On 18 October, Laporta defended his presidency in front of the media by stating that, "We just want them to give us the documentation regarding the biased and demagogic statement made by the representative of KPMG." He also stated, "The board has not had the courage to explain things", and, "We have nothing to hide, everything has its explanation and justification." Laporta did not hold back and branded the new president "envious, resentful and jealous" and "I have a very clear conscience and the truth on my side". He continue to berate the new board by stating, "My greatest desire after spending a few years of my life at Barça and the results we got was to become a socio, go back to my seat, go to football games with my kids and enjoy this club. They do not let me. Ad not only do they not let me, but I see some attempts to ridicule, dishonor the reputation we have. No way I'm left alone.

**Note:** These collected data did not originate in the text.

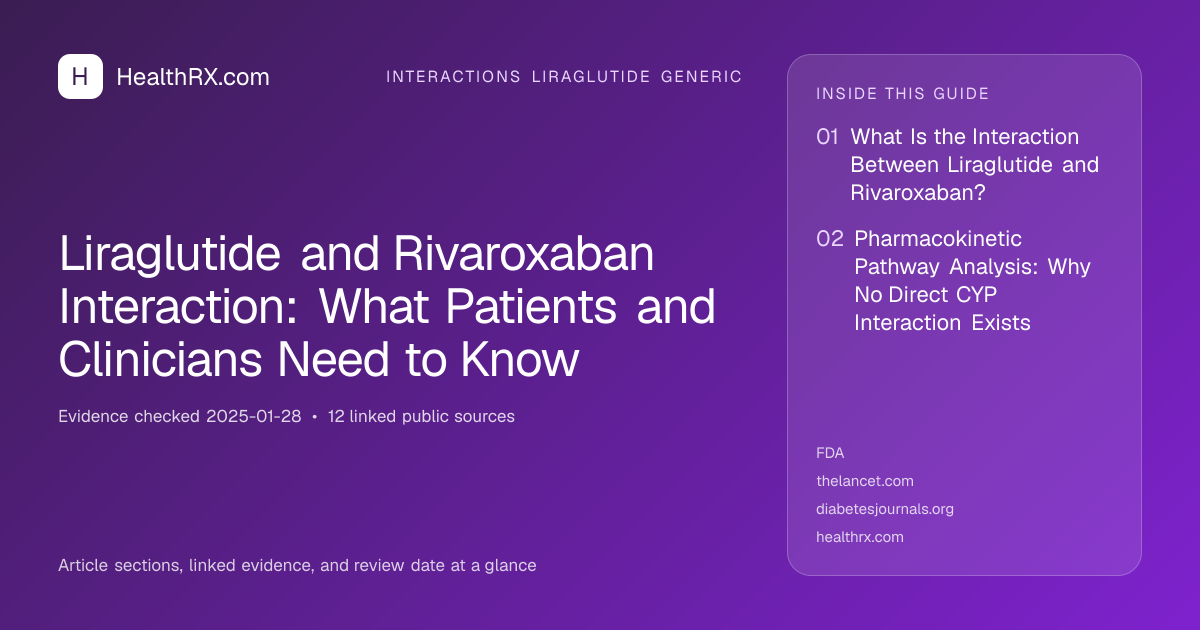 H HealthRX.com

INTERACTIONS LIRAGLUTIDE GENERIC

Liraglutide and Rivaroxaban Interaction: What Patients and Clinicians Need to Know

Evidence checked 2025-01-28 • 12 linked public sources

Article sections, linked evidence, and review date at a glance

INSIDE THIS GUIDE

01 What Is the Interaction Between Liraglutide and Rivaroxaban?

02 Pharmacokinetic Pathway Analysis: Why No Direct CYP Interaction Exists

FDA
thelancet.com
diabetesjournals.org
healthrx.com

After the assembly of delegates, I understand that there was an indecent maneuver with the exposure of the 'due diligence'... It was sectarian, demagogic and an interest to scorn against me and create an alarm among the social mass."

===November===
On 29 November, one of the most eagerly-awaited Clásico in recent times was scheduled on a Monday due to the elections to the Parliament of Catalonia, which was held on the day before. The match featured 13 of the 23 winning players on Spain's 2010 FIFA World Cup squad and currently the two most successful managers in football, with Pep Guardiola and Real Madrid's José Mourinho. The match itself was a complete domination by Barcelona, with an emphatic 5–0 trashing of their eternal rival. The game showcased Barça's mastering of the tiki-taka in combination with the Total Football philosophy and the superb team-work of whom many consider the top three players in the world: Messi, Xavi and Andrés Iniesta. The international press hailed Barcelona's impressive win and their football as currently the best in the game, while some questioned whether the Real Madrid squad was "ready" for the magnitude of this match.

Guardiola stated, "it was a spectacle" and "how we did it – that makes us proud. Now just let us sit back and enjoy that win – we'll reflect and look at the whole game, but now it would be wrong not to revel in the win. Games like that happen very rarely indeed". In regards to Madrid, Pep stated, "This match isn't representative of the difference between the two teams. They are a very good team, they came here unbeaten and as league leaders. Today all of our players played well and that was the difference."

After the victory, Barcelona took over first place in La Liga's table, ahead of Madrid by two points with 25 rounds left to play.

===December===
On 6 December, the finalists for the FIFA Ballon d'Or were announced. Barcelona players (Messi, Xavi and Iniesta) took all three spots, with the results to be declared on 10 January in Zürich. This was a monumental moment for Barcelona, as the three best players in the world were not only from the club, but all three came from Barcelona's youth system at La Masia.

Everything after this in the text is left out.